====== Material provided
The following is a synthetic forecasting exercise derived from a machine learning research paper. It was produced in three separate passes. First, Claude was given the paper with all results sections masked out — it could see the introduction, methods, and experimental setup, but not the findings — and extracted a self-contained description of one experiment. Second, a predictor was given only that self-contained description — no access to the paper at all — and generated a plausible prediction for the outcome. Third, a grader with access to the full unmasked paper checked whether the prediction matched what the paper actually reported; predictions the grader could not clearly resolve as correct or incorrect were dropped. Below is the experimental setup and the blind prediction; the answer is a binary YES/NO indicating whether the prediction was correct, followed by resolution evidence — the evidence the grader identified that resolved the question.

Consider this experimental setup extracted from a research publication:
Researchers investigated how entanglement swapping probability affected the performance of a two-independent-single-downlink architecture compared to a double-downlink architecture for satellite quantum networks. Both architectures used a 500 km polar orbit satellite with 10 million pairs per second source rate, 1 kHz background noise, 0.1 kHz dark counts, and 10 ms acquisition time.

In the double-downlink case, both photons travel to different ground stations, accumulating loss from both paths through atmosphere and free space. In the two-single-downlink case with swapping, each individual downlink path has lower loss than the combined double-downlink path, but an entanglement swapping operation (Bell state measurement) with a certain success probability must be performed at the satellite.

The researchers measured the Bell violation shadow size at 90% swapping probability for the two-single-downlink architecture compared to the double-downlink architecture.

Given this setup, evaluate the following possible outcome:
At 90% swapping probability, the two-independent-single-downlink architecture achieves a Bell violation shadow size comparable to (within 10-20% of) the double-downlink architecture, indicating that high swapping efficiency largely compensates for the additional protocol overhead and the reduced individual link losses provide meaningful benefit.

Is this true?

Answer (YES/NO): NO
============
What the exercise asks
Give the lines exactly as they stand, from the line with "Given this setup, evaluate" through the end of the material.

Task answer
Given this setup, evaluate the following possible outcome:
At 90% swapping probability, the two-independent-single-downlink architecture achieves a Bell violation shadow size comparable to (within 10-20% of) the double-downlink architecture, indicating that high swapping efficiency largely compensates for the additional protocol overhead and the reduced individual link losses provide meaningful benefit.

Is this true?

Answer (YES/NO): NO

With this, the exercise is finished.